Overall The Elementals made me think of those morbid 19th century photos of families posing with their dead children, which is quite a tone to recreate. Sadly it's out of print - as are all of McDowell's novels - but I'd love to see The Elementals (inexpensively) reprinted with a more accurate and evocative cover; there are plenty of weird and striking images from which to choose, not the least the house filling with sand; also apparitions with sand spilling out of their mouths; a lone black-and-orange sail on the Gulf horizon; and a monstrous blind baby that can still find its way by using its huge misshapen ears to hear the final tortured breaths of its victims...

Update 2014: You can now purchase a new trade paperback edition of The Elementals from Valancourt Books! Click here.

Friday, October 15, 2010

The I Am Legend Book Archive

Richard Matheson's 1954 I Am Legend is probably the most influential horror novel of the 20th century. Over the years I've owned various paperback editions of it, having first read it during summer break in high school. I had this Omega Man tie-in version from the early '70s.

So I started thinking about other editions of it, and while looking I came across The I Am Legend Book Archive. I love finding other horror obsessives who catalog their mania in minute detail, but I don't think I've ever seen a blog that focuses solely on one book. Pretty cool. Check it out.

 
 

Monday, October 11, 2010

Robert R. McCammon: The Early Paperback Covers

I read recently that bestselling '80s horror-fiction scribe Robert R. McCammon refuses to allow his first four novels to be republished today as he feels they're lacking in quality. That may be; I've never read them. It's true! Despite his overwhelming popularity in the late 1980s, I was never much interested in his work, for whatever reason. Every time I mentioned that I liked horror fiction back then, someone would invariably bring him up (or Koontz or John Saul, two other writers I had very little to no time for). I think I read the first few pages of his oft-acclaimed epic Stand-like novel Swan Song (1987) but remained unmoved; then perhaps a short story or two from Blue World (1990) or Book of the Dead (1989). Ah well.

These first four novels, Avon paperback originals all, are varying in terms of cover art quality; I think we can agree that Night Boat (1980), above, is the coolest of the lot. I've heard it's a pretty decent Nazi-zombie read.

They Thirst (1981) Pretty pedestrian but there's at least a kindertrauma associated with it.

Bethany's Sin (1980) Ladies and wild stallions. 'Nuff said.

Baal (1978) Wow, did they give the design job to the night janitor, or the new artist on their first day? Terrible.

McCammon's next two novels, Usher's Passing (1983) and Mystery Walk (1984), were published in hardcover by Holt, Rinehart, & Winston, while the first paperback editions were from Ballantine. The pumpkin house-mouth is kinda interesting.

These older paperback covers aren't nearly as well-known as the Pocket Books reprints of later years, after Swan Song became a NYT bestseller in '87. They all followed the template that book set with the creepy same font, half circle moon, and vanishing point perspective, thanks to artist Rowena Morrill. All out of print today, these later editions were staples of many a horror fiction bookshelf. Just not mine, however.

■ **DATASET CONTENT**:
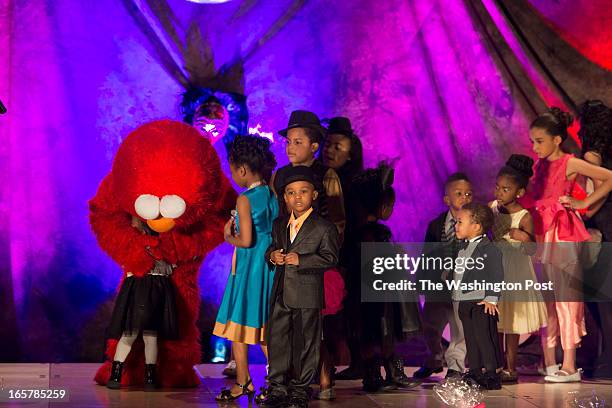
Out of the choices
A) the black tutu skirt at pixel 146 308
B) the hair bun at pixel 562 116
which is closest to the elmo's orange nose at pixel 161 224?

■ **OBJECTIVE A**:
From the horror-fiction blog excerpt, list the four McCammon novels described as Avon paperback originals, each with the year given.
■ **OBJECTIVE B**:
Take the horror-fiction blog excerpt further, picking up right after its last sentence.

■ **TASK ANSWER A**:
Night Boat (1980), They Thirst (1981), Bethany's Sin (1980), Baal (1978)

■ **TASK ANSWER B**:
Other Horror Biz

I've been a bit busier than usual, as well as waiting on the snail mail delivery of a whole new stack of horror novels, so I haven't been able to post here as much as I'd like this past week. However there are several blogs of note I've been reading which I believe all horror fiction fans should be aware of. The Mighty Blowhole has a new post on outrageously tasteless and ridiculously silly horror paperback covers, some of which I've posted here but most which I have not run across myself. The amazing image above, of Stephen George's Nightscape, is but a taste...

Bill R. at The Kind of Face You Hate - this season known as The Kind of Face You Slash!!! - has been delving into contemporary horror writers, something I don't do too often. This is of course to my own detriment. This Brian Evenson sounds like the real deal, apparently an awesome amalgam of J.G. Ballard, Thomas Ligotti, Poe, and Jim Thompson.

And the always-awesome Retrospace has a collage of Dracula paperback covers and a look back at cinema's greatest vampires.

This weekend I started a cool '80s horror novel that has some stellar Amazon (and elsewhere) reviews, and have just gotten about halfway in; I expect the review to be up tomorrow or Wednesday. But again, busy: apparently there's some sort of horror-related holiday on the horizon.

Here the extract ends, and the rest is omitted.